NIH COLLABORATORY GRAND ROUNDS TRIAL

Healthcare workers eligible for the HERO-HCQ trial will work at one of the 40 PCORnet sites participating in the trial.Īnother example he mentioned is the UK’s RECOVERY trial examining experimental drugs as potential treatments for Covid-19. “In the normal era of randomized trials, that would have been years in the planning.” This is the type of quickly organized project envisioned when PCORI invested in the PCORnet National Patient-Centered Clinical Research Network.

nih collaboratory grand rounds

We went from talking about this to things happening at speeds that were previously unimaginable.” Califf said a great example is the PCORI-funded Healthcare Worker Exposure Response and Outcomes (HERO) registry research program to engage healthcare workers so researchers can understand their physical and emotional health status or gauge interest in addressing the COVID-19 pandemic or facilitate their enrollment into future studies. He noted that the project went from idea to roll-out in one month. “The NIH Collaboratory and PCORnet have made progress on these issues,” he said, “but not enough at this point.”īut when COVID came along, he added, many regulatory and data-sharing obstacles to gathering real-world evidence vanished because the need for answers is so great.

nih collaboratory grand rounds

He said in some cases the expertise in doing clinical trials at our best health systems is less about designing trials to solve important questions and more about optimizing profitability. The current research paradigm is too slow, too expensive and not reliable and doesn’t answer questions that matter most to patients. “COVID has shined a spotlight on the disparities we have,” he said. He noted that learning from real-world patient experiences can support better informed healthcare decision-making by a range of stakeholders.Īmong the flaws Califf mentioned in our current healthcare system are that a high percentage of decisions are not supported by evidence and that healthcare disparities are getting worse. healthcare system to move more quickly to a system that was envisioned but has not yet been enacted in which evidence generation and clinical practice are more closely linked. “We can make changes to deal with the emergency, hoping we can revert back to the ‘good old days,’ or we can learn from the innovations in this time of crisis and implement changes in the system that are permanent.” He said that would allow the U.S. “My argument is the COVID pandemic gives us basic options to shape the evidence generation ecosystem in recovery,” he stressed. It is going to go on for a while,” Califf said. Speaking during a May 1 presentation to the NIH Collaboratory Grand Rounds, Califf highlighted some of the reasons why our current evidence generation ecosystem, including the capability to run pragmatic clinical trials, is falling short and he offered some potential avenues for change coming out of the response to COVID-19. But he adds that there may be opportunities in the midst of the COVID-19 tragedy to move the system to a better place. Of the 83 requests we fulfilled, 52 consultations guided further research, 17 led to follow up investigations and 10 directly informed patient care.This 3 minute animation summarizes the workflow of the service we offered during the study.Despite progress being made by groups like the NIH Collaboratory and PCORI, our nationwide national clinical research system remains well-intentioned but deeply flawed, says former FDA Commissioner Robert Califf, M.D., head of clinical policy and strategy for Verily Life Sciences and Google Health.

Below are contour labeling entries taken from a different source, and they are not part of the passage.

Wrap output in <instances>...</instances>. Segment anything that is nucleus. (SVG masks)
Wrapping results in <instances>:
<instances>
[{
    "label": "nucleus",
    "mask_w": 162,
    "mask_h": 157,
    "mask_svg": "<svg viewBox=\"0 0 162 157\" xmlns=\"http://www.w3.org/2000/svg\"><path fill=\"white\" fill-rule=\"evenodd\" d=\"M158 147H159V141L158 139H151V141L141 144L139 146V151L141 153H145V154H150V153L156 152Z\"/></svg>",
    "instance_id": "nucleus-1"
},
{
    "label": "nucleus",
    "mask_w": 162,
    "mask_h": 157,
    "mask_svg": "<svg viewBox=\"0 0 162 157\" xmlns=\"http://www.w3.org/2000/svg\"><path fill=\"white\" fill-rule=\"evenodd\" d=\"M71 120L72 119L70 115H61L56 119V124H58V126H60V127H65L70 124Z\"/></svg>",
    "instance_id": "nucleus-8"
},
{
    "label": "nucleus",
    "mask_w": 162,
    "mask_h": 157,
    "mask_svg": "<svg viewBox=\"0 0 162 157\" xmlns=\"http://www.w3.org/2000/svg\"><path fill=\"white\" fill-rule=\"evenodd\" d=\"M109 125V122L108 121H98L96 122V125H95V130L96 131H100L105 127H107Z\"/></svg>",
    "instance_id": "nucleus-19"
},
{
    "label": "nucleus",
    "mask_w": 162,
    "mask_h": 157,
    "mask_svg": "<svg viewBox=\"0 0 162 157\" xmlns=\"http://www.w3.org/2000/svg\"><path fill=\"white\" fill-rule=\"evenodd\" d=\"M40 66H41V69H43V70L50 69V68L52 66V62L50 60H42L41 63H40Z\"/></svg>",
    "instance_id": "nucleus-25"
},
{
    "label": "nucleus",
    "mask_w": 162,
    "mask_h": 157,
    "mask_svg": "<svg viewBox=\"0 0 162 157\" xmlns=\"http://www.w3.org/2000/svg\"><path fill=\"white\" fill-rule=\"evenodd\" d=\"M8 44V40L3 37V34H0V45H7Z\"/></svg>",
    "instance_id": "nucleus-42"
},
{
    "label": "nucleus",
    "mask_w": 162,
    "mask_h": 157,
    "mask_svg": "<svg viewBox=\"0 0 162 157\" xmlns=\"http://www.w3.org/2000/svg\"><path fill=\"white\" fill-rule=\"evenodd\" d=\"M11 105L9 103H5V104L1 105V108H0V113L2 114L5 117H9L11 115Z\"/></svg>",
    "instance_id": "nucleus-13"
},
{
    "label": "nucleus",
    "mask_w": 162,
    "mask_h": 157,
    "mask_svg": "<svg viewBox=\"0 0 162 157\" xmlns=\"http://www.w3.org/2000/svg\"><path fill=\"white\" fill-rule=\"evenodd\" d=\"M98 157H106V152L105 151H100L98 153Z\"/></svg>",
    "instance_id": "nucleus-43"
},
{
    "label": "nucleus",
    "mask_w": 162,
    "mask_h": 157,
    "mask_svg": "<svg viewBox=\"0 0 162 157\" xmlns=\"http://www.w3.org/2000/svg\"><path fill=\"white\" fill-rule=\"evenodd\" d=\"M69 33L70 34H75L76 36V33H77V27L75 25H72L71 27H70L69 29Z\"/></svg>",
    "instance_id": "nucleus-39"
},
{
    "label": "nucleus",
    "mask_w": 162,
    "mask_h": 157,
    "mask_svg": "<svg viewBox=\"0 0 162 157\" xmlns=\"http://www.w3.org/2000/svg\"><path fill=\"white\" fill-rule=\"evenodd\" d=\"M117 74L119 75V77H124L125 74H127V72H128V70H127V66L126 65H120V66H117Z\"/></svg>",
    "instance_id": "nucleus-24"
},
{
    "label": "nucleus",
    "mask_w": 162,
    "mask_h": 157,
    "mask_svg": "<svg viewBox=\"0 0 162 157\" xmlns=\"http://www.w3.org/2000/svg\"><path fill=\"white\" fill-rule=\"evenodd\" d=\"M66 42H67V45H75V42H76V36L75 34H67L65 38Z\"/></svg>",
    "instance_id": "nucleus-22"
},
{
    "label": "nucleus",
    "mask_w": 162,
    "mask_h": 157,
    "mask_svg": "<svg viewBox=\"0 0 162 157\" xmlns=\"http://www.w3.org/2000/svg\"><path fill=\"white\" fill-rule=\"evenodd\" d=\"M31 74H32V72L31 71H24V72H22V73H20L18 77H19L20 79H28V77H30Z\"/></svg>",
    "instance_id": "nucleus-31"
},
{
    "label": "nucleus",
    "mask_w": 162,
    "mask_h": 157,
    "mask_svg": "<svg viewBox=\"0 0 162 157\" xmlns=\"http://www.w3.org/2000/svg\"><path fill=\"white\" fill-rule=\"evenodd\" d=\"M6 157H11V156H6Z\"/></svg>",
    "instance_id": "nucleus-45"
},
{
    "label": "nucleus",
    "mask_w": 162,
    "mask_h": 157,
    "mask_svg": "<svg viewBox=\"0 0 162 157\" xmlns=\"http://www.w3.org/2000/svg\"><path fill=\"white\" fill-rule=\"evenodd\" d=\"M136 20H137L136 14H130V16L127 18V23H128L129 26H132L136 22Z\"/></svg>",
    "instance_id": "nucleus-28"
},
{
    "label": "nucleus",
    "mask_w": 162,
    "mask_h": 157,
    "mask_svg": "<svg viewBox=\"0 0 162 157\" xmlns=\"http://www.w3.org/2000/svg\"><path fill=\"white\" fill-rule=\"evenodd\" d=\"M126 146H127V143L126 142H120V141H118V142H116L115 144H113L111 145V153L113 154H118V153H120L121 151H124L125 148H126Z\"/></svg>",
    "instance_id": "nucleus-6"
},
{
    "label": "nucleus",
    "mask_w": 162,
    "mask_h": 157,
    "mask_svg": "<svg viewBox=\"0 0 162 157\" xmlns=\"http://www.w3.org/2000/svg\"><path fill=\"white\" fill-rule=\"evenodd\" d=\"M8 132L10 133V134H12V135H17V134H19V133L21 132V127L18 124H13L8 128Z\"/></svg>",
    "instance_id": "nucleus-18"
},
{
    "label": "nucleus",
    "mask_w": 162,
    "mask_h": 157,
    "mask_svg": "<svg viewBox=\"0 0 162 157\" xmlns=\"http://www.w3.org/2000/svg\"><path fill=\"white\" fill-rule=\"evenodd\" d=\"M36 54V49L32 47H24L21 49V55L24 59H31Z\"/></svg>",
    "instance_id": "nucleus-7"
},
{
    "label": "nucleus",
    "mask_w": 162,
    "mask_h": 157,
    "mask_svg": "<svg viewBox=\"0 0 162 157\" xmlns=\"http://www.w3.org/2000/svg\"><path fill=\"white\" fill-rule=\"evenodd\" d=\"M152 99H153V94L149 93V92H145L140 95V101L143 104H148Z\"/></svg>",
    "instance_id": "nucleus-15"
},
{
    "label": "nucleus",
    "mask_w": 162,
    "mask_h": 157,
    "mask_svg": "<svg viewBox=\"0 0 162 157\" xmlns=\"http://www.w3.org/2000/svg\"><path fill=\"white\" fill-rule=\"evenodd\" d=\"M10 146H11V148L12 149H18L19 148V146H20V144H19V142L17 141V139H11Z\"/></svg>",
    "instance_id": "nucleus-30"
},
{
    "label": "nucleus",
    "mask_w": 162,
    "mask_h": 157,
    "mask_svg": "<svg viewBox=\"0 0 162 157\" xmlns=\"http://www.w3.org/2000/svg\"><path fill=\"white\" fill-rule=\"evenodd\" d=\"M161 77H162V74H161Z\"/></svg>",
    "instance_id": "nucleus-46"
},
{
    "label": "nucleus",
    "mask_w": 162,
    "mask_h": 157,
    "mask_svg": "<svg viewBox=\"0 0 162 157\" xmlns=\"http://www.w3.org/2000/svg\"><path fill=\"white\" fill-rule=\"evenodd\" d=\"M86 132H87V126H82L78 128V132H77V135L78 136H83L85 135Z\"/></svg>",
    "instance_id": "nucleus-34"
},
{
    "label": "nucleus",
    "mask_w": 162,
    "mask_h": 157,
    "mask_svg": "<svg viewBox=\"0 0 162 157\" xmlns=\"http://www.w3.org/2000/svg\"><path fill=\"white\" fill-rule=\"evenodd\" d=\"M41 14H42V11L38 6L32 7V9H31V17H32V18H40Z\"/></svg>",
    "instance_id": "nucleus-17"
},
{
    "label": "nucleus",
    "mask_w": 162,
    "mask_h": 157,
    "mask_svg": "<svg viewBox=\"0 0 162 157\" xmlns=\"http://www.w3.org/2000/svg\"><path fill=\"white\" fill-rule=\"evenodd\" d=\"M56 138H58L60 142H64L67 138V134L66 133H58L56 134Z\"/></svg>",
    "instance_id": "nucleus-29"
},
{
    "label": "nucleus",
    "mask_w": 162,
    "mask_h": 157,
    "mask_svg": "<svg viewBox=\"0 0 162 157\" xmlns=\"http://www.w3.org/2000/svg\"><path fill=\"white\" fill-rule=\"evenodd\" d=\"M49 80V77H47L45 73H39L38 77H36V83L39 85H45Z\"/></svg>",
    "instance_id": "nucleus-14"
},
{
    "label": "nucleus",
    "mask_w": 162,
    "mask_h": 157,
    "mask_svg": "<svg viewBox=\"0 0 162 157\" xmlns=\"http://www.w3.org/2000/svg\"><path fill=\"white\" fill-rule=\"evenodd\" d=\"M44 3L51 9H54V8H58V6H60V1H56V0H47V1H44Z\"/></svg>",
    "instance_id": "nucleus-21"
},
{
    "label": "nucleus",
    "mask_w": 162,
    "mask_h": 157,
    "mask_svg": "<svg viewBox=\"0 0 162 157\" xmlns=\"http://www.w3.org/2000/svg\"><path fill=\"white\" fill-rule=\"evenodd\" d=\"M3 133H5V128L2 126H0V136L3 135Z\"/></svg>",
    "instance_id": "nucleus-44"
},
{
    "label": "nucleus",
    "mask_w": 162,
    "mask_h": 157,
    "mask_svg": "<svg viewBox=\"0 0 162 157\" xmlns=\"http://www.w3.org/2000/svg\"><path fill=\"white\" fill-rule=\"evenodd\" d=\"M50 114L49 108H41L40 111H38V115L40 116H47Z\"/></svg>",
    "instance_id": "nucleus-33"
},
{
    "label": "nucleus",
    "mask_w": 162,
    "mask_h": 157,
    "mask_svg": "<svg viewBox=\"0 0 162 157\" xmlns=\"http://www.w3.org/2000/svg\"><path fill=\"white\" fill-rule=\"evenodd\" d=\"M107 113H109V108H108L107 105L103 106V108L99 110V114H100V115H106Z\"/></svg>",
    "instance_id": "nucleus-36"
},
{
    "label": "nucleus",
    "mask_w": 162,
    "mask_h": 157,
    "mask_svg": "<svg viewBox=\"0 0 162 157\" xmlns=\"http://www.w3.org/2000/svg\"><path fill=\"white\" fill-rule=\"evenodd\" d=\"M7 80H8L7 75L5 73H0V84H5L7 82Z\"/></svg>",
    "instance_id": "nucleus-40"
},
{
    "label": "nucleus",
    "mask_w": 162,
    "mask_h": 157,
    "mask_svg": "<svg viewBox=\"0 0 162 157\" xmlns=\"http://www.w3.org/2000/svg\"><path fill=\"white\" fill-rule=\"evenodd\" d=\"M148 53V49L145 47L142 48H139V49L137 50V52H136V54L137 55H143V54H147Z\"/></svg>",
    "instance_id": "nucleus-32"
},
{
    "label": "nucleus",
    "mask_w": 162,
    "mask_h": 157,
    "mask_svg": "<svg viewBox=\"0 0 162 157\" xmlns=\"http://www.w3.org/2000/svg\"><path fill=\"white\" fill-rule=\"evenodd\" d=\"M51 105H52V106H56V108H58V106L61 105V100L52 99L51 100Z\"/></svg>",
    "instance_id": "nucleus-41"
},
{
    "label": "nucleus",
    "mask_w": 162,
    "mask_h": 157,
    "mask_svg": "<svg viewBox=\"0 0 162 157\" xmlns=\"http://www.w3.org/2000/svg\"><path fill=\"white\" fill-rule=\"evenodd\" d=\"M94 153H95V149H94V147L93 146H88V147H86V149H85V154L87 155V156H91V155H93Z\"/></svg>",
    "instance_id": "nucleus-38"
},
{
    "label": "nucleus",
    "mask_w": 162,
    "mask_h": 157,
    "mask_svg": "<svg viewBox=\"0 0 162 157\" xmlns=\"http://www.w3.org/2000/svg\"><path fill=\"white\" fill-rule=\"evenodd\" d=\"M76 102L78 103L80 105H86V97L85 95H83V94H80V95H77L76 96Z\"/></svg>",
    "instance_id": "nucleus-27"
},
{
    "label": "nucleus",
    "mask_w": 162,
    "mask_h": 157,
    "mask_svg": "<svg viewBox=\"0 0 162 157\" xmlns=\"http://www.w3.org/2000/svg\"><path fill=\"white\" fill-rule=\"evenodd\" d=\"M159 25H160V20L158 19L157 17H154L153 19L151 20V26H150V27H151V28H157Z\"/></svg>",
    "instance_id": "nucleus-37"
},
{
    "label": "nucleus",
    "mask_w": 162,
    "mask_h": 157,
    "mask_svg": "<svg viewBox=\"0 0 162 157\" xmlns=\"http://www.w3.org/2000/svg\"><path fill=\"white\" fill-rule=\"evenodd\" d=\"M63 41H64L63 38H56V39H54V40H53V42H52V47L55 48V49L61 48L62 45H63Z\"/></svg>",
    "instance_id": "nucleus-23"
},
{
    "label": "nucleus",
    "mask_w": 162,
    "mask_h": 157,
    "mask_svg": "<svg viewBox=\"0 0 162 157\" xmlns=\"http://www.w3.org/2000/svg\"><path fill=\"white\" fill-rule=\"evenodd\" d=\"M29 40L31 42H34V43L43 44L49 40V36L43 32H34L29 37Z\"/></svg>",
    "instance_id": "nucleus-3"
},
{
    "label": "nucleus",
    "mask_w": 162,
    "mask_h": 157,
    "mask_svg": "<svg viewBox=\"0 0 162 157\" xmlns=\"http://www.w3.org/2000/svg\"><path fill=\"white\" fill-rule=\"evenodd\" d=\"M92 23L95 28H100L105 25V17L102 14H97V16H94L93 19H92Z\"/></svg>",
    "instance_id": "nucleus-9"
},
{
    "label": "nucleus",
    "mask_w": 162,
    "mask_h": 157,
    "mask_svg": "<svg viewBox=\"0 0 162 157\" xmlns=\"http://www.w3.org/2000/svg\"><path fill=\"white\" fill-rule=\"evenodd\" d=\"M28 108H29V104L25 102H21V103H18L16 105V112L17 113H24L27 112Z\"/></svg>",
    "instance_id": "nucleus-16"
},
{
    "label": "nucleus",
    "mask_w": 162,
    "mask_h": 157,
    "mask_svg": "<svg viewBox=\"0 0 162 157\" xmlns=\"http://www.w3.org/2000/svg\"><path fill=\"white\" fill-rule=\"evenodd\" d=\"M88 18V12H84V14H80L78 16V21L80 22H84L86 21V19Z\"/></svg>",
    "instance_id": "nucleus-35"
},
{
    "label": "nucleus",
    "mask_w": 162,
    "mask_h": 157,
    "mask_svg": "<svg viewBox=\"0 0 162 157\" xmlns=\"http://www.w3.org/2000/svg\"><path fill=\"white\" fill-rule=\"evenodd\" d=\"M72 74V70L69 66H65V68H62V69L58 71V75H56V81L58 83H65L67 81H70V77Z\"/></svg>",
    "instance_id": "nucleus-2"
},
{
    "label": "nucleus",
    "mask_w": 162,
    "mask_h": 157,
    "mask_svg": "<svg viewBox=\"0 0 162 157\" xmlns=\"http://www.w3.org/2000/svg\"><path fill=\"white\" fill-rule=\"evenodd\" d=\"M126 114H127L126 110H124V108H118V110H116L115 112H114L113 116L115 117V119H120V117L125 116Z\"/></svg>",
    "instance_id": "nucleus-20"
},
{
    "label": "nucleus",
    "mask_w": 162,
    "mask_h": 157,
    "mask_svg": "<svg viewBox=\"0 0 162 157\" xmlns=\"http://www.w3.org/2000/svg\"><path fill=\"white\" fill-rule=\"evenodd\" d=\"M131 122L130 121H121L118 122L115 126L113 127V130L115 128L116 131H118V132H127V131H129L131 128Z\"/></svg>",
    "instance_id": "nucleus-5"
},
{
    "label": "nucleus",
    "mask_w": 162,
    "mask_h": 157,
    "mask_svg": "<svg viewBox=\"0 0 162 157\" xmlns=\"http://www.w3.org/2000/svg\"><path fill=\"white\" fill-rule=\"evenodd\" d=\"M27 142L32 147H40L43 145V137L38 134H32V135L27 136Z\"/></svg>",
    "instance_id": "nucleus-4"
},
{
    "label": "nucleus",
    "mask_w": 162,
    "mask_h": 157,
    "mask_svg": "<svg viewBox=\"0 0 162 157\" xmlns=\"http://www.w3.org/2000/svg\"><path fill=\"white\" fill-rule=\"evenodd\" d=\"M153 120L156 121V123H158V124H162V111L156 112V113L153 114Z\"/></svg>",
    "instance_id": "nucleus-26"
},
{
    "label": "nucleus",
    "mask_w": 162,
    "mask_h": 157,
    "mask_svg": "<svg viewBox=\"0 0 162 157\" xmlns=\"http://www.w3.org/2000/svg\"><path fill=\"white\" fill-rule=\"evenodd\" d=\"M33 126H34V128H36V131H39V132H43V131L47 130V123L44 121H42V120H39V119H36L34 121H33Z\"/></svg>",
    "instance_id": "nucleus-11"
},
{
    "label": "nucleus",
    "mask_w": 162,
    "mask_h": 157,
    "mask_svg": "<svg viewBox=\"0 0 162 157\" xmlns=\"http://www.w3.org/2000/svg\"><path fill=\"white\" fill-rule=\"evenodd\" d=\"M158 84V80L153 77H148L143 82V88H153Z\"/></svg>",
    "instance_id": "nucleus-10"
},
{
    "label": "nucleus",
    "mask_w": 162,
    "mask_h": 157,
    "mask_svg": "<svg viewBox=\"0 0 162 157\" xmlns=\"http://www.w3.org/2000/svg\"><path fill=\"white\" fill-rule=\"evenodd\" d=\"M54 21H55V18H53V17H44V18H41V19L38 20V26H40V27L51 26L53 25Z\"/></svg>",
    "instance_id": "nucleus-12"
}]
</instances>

nih collaboratory grand rounds

We responded to 100 consultation requests by 53 users from multiple specialties. Given a specific clinical question, we provided a report with a descriptive summary of similar patients in Stanford’s clinical data warehouse, treatment choices made, and observed outcomes. We used demographics, diagnoses, procedures, medications, laboratory values, clinical notes, mortality, and length of stay information for millions of patients to inform clinical care decisions by summarizing “what happened to patients like mine”. The Informatics Consultation service was an IRB approved project to study the use of routinely collected data on millions of individuals to provide on-demand evidence in those situations where good evidence is lacking.